## Set exercise
In the thread on casting integers to float, why must d and e be double in the rounding functions?

## Given passage
** begin **

Casting integers to float.

[Jonathan Fielder]

Hi,

I have a 32 bit integer value and I wish to find the single precision
floating point value that is closest to but less than or equal to the
integer. I also have a similar case where I need to find the single
precision floating point value that is closest to but greater than or equal
to the integer. I believe that if I simply cast to a float, it may be
assigned the next higher or lower representable value, depending on
implementation.

I am aware that if I use double precision floating point values then I
shouldn't have a problem because 32 bit integers can be represented exactly,
but I really need to use float.

Is there a simple method using standard C to achieve my goal?

Many thanks,

Jon.

 

[Christian Bau]

Hi,

I have a 32 bit integer value and I wish to find the single precision
floating point value that is closest to but less than or equal to the
integer. I also have a similar case where I need to find the single
precision floating point value that is closest to but greater than or equal
to the integer. I believe that if I simply cast to a float, it may be
assigned the next higher or lower representable value, depending on
implementation.

I am aware that if I use double precision floating point values then I
shouldn't have a problem because 32 bit integers can be represented exactly,
but I really need to use float.

Is there a simple method using standard C to achieve my goal?

Interesting problem. I think this should give the required result on
most or all correct C implementations.

float int32_to_float_rounddown (long i) {

double d = (double) i;
double e = d;
float f;

while ((f = (float) e) > d)
e -= 1.0;

return f;
}

float int32_to_float_roundup (long i) {

double d = (double) i;
double e = d;
float f;

while ((f = (float) e)< d)
e += 1.0;

return f;
}

d and e must be double so that the conversions from 32 bit integer and
from float are exact.

 

[Kevin Easton]

Hi,

I have a 32 bit integer value and I wish to find the single precision
floating point value that is closest to but less than or equal to the
integer. I also have a similar case where I need to find the single
precision floating point value that is closest to but greater than or equal
to the integer. I believe that if I simply cast to a float, it may be
assigned the next higher or lower representable value, depending on
implementation.

Will this work?

float f = myint;

if (f > (double)myint) {
f -= FLT_EPSILON * myint;
}

- Kevin.

** end **

## Recorded data
** begin **

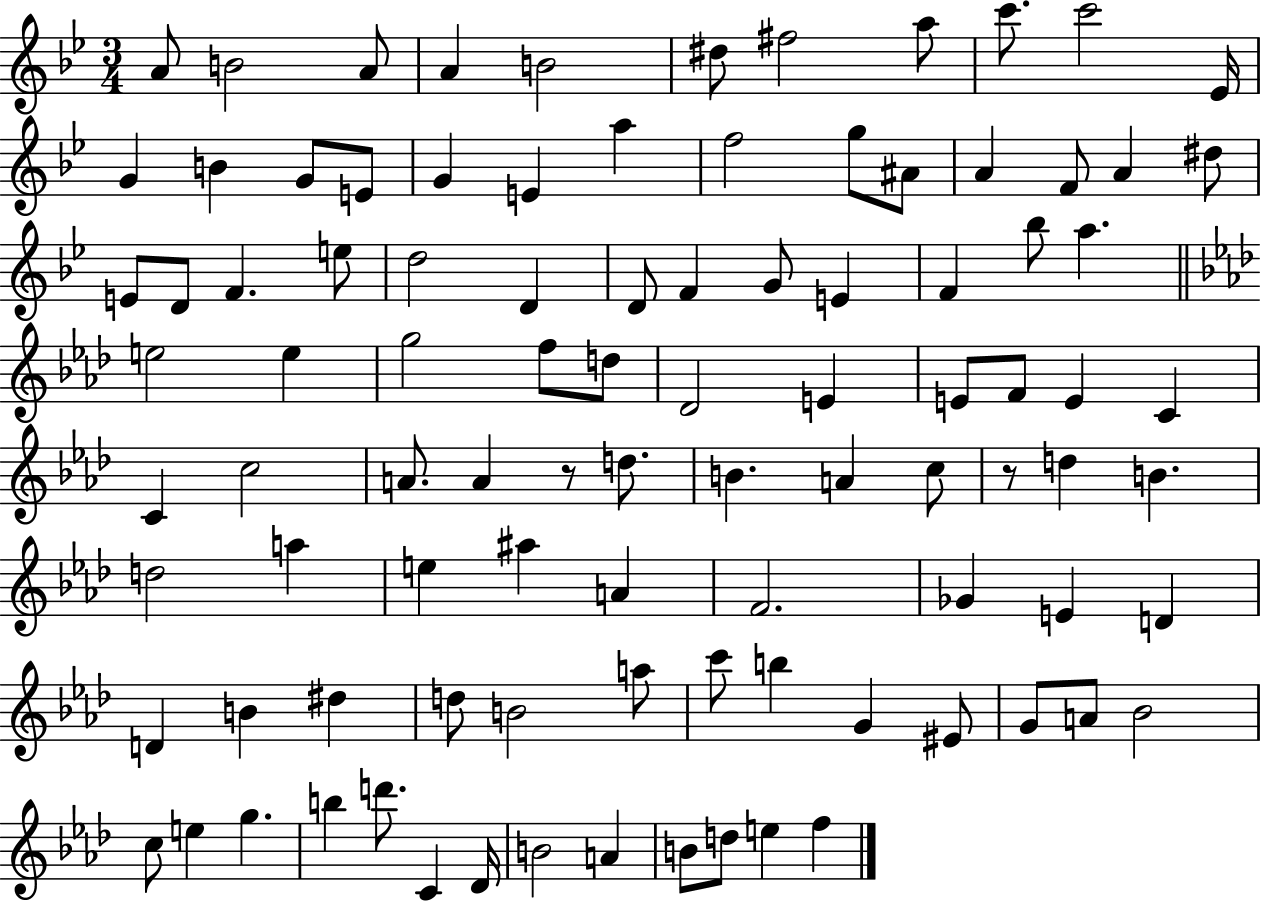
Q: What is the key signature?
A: BES major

** end **

## Exercise solution
So that the conversions from 32 bit integer and from float are exact.